Ethically, Aducanumab fares poorly with Beauchamp and Childress’s Four Principle Theory:

  • Beneficence: There is scant, if any, proven beneficence—other than false hope being offered and the powerful placebo effect of an expensive, injectable medication.
  • Maleficence: Maleficence is established—there are serious side effects, including stroke, worsening dementia, nausea, vomiting, MRI changes suggestive of brain damage, and headache. Additionally, even though the dubious positive effects of Aducanumab have been demonstrated only in early disease and for those who are not rapidly progressing, once initiated, patients, families and prescribers will certainly be loathe to discontinue it. Thus, it will be used in patients for whom it is not indicated, despite its known downsides.
  • Justice: Justice is highly questionable, as the cost will be prohibitive for many people. For those who can afford the medication via Medicare and insurance products, the cost will be passed on to all of us. Studies performed on this medication did not include significant representation from ethnically diverse populations, bringing into question the applicability of any results to these patients.

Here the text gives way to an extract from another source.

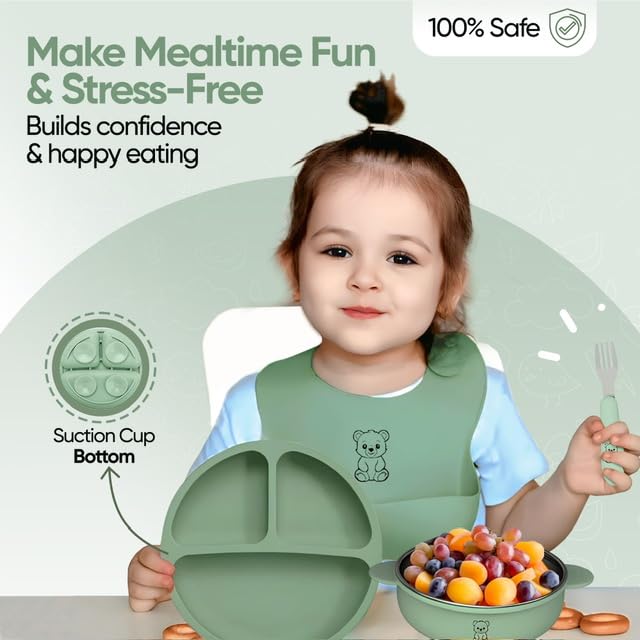 Generic 9-Piece Silicone Baby Feeding Set spoon designed for tiny hands and easy grip.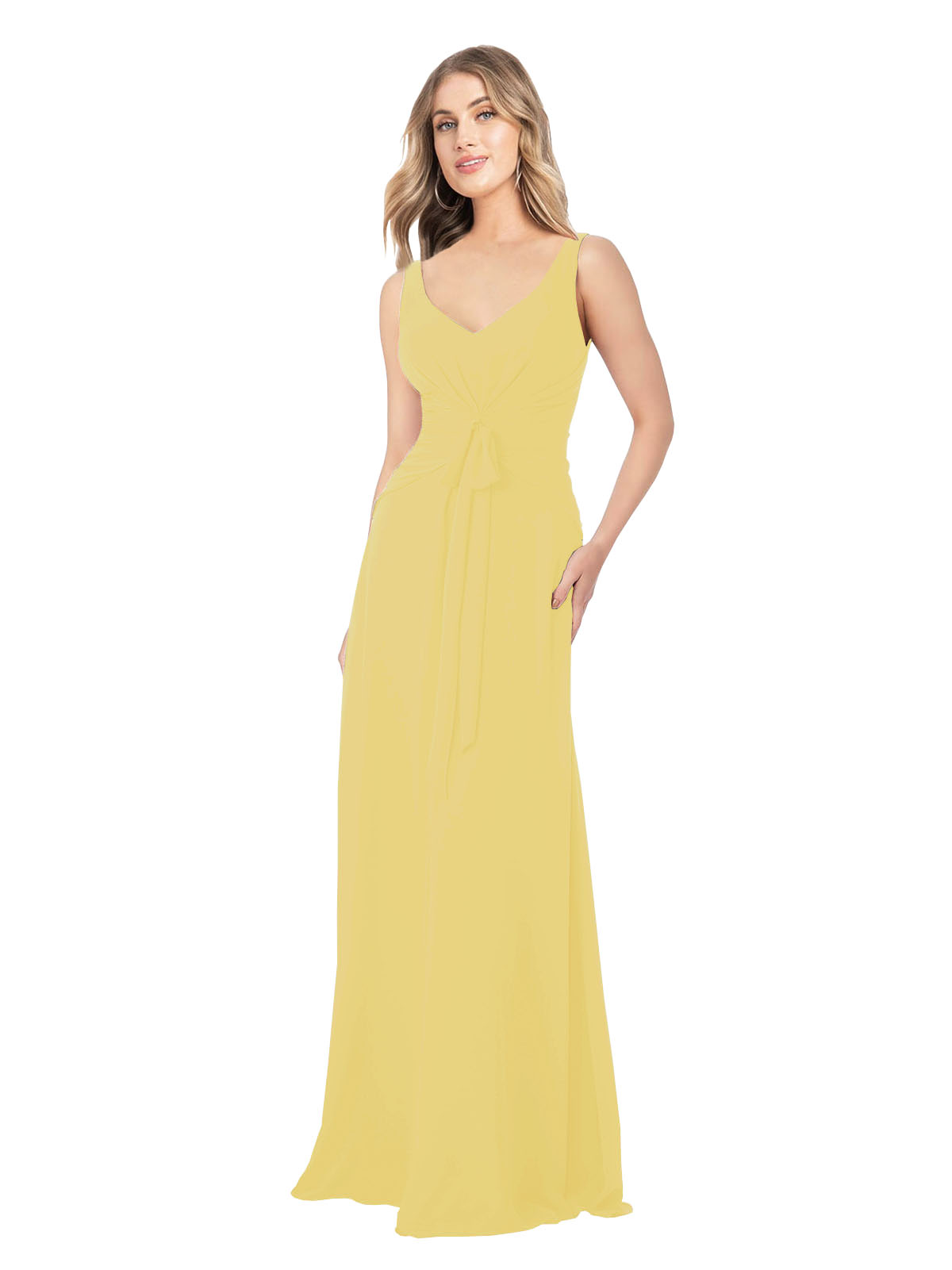 Daffodil A-Line V-Neck Sleeveless Long Bridesmaid Dress Dina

We don’t know if adverse effects may occur at higher rates or if benefits will differ, as persons of these populations were not adequately studied. Biogen has put financial incentives in place to encourage prescribers to use this medication, creating an obvious conflict of interest, another stimulus to injustice.
  • Autonomy: Autonomy, it seems, is the only principle honored by this medication. It certainly does not meet the Hippocratic standard to “First do no harm.” It is relativism at its best. Its efforts to honor autonomy change the physician from a trained professional healer into a technician whose only rule for behavior is the will of the patient.

The American Academy of Neurology recently issued a position statement on conducting “shared decision-making” consent discussions with patients considering the use of Aducanumab. I guess the assumption is that as long as you tell the patients and families all the facts, you will probably be prescribing this. However, there are several problems with this. We know it doesn’t cure the disease. We’re not even sure it will slow AD progression. We know it will be extremely expensive. We know it has some serious side effects. So, with little upside and significant downside, why would any self-respecting physician use this? Because the patient demanded it, and the doctor was afraid of being sued if he/she didn’t prescribe it?

Throw out science. Throw out common sense. If anyone demands this medication for themselves or their family members, and because the FDA has given in with the accelerated approval—it will be prescribed. Doctors who refuse to employ this approved drug will be blamed for abandoning their patients.

Historically, the FDA has often been labeled obstructionist in its staunch unwillingness to approve medications that fail to meet established safety and efficacy standards. It has been known for its conservative high bars. Now it is moving to a “no necessity of proof” standard. If the need for a medication is high, it doesn’t have to be shown to be safe or effective. Lawsuits will follow, and will likely spread against prescribers who are unwilling to write orders for patient-demanded therapies, proven or not. Post-modernism has triumphed. The FDA has lost its moral high ground, and the FDA and medicine itself will suffer.


About Robert E. Cranston, MD, MA (Ethics)

Robert E. Cranston, MD, MA (Ethics), MSHA, FAAN, CPE, is a board certified neurologist, with additional training and experience in palliative medicine, executive coaching and medical leadership. He recently retired after 30 years serving at Carle Health (formerly Carle Foundation Hospital) in Urbana, Illinois, as an attending neurologist, and (Past Chair—14 years) of the Carle Ethics Committee. He and his wife Tammy are grateful for their five grown children, their daughters- and sons-in-law and their 12 grandchildren.